Marine Tondelier, membre éminente des Écologistes, était invitée sur le plateau où elle a discuté des enjeux liés à la primaire de gauche, prévue pour octobre prochain, mais qui ne suscite pas autant d'enthousiasme qu'espéré. Face à la question de Jean-Baptiste Marteau concernant la viabilité de cette primaire, elle a répondu, "Je perçois beaucoup de confusion parmi certaines personnes, ce qui est compréhensible dans le contexte actuel. Cependant, il est inacceptable que des forces cherchent à nous diviser." Elle a fait référence à son ouvrage intitulé "Ce que nous vous devons", accessible sur son site, dans lequel elle énumère les raisons qui rendent cette primaire indispensable pour une gauche rassemblée.
Selon elle, la situation actuelle est marquée par des préoccupations légitimes au sein des électeurs.
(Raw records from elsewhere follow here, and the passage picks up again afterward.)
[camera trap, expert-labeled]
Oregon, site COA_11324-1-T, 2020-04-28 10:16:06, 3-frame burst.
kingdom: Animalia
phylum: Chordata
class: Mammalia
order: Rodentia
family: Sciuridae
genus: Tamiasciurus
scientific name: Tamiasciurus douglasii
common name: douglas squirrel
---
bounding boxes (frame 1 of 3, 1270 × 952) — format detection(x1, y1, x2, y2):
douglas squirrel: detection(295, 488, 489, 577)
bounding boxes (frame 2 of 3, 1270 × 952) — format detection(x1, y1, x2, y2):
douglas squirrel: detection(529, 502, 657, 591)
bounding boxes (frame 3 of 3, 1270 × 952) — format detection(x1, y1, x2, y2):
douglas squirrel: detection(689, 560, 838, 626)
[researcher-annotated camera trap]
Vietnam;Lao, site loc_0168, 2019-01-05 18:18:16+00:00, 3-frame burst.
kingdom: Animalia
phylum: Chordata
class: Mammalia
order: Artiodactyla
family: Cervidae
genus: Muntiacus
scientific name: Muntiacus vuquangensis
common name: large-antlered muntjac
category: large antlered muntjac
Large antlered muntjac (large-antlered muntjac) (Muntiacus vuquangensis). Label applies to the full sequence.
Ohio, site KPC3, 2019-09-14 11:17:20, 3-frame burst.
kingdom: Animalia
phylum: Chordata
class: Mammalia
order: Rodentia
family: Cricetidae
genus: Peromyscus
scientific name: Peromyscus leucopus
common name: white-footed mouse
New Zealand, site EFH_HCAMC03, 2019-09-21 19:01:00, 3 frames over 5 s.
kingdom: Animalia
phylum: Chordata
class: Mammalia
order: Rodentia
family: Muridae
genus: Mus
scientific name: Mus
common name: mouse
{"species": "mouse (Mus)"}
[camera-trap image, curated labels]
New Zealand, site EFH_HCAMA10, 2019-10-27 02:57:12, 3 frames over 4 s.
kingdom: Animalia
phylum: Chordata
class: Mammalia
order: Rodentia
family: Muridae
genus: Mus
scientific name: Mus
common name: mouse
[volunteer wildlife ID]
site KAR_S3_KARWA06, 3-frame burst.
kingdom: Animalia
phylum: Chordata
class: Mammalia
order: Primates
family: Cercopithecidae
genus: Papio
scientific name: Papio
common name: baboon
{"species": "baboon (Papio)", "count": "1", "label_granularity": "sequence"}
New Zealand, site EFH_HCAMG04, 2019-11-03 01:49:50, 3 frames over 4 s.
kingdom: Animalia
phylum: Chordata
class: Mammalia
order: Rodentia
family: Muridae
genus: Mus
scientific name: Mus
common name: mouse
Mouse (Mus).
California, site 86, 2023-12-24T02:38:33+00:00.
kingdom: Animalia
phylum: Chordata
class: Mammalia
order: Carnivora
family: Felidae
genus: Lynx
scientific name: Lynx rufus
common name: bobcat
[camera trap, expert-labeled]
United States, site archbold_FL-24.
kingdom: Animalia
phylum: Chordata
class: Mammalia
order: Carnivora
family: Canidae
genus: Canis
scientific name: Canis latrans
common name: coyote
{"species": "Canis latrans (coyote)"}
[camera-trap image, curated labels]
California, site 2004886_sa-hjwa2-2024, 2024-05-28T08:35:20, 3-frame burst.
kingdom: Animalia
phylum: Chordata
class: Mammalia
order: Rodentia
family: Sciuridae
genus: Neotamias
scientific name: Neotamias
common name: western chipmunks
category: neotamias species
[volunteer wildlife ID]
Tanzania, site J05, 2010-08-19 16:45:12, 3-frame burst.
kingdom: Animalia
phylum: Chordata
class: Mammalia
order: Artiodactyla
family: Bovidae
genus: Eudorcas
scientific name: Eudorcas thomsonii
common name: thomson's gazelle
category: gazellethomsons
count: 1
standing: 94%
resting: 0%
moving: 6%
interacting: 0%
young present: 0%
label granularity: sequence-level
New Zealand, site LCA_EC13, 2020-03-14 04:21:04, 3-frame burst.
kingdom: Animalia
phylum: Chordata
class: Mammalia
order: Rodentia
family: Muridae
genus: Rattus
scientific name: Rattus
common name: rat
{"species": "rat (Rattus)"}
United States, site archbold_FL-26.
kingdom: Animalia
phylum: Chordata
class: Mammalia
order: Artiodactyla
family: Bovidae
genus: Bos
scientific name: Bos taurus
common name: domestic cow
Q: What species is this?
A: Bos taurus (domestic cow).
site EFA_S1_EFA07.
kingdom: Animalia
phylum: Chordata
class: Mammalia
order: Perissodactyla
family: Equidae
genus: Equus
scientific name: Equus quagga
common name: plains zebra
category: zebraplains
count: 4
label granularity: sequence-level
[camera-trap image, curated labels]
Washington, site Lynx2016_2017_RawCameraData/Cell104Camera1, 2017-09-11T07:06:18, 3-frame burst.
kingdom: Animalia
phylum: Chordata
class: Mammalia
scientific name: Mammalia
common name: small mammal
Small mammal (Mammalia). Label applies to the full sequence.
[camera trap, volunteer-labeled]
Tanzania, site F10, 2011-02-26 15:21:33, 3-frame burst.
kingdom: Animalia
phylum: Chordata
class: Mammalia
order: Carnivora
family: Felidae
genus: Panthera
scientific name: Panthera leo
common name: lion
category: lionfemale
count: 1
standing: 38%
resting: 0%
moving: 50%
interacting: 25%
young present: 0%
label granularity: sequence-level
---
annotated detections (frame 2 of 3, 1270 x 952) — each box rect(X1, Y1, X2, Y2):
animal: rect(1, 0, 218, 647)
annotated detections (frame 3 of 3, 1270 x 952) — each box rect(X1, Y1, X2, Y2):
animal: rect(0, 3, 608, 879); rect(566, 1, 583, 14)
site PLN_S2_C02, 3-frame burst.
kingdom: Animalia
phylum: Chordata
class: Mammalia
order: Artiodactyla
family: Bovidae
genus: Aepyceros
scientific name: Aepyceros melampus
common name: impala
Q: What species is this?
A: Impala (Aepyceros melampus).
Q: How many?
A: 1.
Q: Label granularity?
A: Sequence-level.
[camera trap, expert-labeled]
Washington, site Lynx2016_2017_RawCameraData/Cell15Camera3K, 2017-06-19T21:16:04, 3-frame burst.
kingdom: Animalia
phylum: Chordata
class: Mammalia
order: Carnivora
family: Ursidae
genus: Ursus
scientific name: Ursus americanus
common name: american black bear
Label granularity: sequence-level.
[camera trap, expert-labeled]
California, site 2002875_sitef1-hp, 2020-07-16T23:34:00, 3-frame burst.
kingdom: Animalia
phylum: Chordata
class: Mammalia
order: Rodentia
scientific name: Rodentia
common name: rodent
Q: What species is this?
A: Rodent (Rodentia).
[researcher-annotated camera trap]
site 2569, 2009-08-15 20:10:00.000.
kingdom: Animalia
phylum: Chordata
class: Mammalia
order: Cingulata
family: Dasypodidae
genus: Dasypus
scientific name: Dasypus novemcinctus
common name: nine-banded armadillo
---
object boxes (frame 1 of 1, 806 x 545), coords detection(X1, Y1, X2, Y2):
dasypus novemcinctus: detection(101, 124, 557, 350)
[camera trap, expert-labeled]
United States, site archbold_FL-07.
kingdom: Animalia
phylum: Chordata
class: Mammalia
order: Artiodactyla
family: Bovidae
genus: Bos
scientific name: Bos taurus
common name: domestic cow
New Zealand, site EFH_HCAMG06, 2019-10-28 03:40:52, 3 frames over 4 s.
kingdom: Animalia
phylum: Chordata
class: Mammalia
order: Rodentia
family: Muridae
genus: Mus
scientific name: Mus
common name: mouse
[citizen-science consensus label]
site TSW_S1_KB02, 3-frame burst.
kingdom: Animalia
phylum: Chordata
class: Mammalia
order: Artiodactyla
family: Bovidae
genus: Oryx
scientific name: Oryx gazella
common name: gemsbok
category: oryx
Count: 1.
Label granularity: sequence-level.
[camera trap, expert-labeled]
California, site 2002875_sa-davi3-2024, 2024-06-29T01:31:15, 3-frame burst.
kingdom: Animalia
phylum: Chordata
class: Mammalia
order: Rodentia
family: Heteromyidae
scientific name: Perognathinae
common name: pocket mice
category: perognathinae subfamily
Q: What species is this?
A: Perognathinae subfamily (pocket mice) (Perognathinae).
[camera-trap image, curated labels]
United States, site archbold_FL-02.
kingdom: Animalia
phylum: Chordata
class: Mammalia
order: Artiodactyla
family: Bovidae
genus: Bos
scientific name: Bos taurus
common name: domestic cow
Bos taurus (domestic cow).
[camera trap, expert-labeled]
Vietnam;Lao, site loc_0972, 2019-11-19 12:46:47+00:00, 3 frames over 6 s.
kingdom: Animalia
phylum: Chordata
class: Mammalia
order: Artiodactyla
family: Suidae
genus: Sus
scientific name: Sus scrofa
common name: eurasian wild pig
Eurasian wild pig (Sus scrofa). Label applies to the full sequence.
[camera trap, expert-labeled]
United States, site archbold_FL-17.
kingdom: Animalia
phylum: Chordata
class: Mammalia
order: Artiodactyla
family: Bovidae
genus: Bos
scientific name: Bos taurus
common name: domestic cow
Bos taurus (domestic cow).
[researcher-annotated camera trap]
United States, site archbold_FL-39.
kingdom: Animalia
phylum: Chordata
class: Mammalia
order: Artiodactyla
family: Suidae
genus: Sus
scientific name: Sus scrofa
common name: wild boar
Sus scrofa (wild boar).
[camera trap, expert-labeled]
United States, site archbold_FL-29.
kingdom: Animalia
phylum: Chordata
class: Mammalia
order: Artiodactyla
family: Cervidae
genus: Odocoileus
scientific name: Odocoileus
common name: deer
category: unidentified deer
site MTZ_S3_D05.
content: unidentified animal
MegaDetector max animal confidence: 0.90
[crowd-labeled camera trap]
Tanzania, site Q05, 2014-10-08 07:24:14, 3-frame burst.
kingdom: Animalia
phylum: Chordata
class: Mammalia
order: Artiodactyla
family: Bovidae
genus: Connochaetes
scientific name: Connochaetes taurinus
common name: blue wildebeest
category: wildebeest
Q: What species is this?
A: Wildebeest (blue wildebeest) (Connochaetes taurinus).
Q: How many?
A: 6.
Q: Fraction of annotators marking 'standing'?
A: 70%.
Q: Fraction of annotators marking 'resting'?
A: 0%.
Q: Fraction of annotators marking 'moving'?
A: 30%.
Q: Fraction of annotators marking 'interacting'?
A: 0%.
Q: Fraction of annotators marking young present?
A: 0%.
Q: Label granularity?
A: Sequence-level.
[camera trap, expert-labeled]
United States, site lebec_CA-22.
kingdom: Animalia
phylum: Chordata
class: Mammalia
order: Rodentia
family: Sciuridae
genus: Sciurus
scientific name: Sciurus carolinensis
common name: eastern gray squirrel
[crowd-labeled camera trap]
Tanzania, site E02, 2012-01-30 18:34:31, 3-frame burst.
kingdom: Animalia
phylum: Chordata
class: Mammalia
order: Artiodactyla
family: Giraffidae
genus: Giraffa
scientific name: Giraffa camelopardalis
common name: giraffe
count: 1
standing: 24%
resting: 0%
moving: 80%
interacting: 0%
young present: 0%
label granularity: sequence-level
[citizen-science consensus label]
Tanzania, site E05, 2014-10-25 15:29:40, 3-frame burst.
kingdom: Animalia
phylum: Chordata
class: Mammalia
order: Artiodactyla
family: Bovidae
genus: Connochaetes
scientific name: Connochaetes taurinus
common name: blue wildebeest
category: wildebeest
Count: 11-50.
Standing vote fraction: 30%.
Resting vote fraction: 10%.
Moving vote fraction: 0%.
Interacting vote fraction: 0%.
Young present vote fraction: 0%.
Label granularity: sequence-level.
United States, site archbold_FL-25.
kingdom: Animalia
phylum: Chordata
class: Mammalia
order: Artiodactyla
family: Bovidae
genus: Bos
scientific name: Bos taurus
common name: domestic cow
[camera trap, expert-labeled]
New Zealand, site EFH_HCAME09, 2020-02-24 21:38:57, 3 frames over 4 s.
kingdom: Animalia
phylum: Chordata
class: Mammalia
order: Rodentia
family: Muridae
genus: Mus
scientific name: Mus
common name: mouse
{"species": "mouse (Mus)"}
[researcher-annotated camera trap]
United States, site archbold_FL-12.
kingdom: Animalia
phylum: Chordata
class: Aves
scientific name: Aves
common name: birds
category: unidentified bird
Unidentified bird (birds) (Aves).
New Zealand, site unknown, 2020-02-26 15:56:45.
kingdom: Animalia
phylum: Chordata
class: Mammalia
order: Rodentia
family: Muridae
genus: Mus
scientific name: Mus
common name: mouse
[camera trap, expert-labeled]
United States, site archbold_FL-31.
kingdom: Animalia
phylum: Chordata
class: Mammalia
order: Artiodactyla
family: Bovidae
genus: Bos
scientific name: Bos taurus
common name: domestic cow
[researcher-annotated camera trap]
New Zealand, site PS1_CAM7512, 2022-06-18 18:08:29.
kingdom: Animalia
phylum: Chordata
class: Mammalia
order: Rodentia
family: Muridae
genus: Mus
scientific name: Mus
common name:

Elle a insisté sur le fait que 89 % des sympathisants écologistes, 87 % des socialistes et 86 % des électeurs de gauche sont favorables à cette initiative.
Néanmoins, Tondelier a montré du doigt de nombreux responsables politiques qui semblent vouloir bloquer l’avancée de cette primaire. "Il est crucial de ne pas laisser les intérêts personnels prévaloir sur l'intérêt commun, car cela donnerait un avantage indéniable à nos adversaires," a-t-elle averti.
Elle a également exprimé sa crainte que l'absence de cette primaire mène à une nouvelle déroute pour la gauche, comme lors des deux précédentes élections présidentielles. "Si nous ne faisons pas ce nécessaire rassemblement, nous risquons de vivre un nouvel échec," a-t-elle déclaré, tout en soulignant qu'il faut agir maintenant pour mobiliser les électeurs autour de propositions concrètes.
En marge de ces discussions, la question de la candidacy de Jean-Luc Mélenchon a émergé. Bien qu'elle ait choisi de ne plus commenter ses actions, elle a fait remarquer que les Écologistes pourraient envisager de soutenir un candidat non-écologiste, à condition que ce dernier ait été élu lors de la primaire unifiée.
Pour conclure, Marine Tondelier a réaffirmé son engagement envers la démocratie, notant que la sélection du candidat doit être un processus transparent et participatif, impliquant l’ensemble des soutiens potentiels. "Notre programme est ouvert aux contributions publiques, car être démocratique n'est pas une option, mais une nécessité," a-t-elle insisté.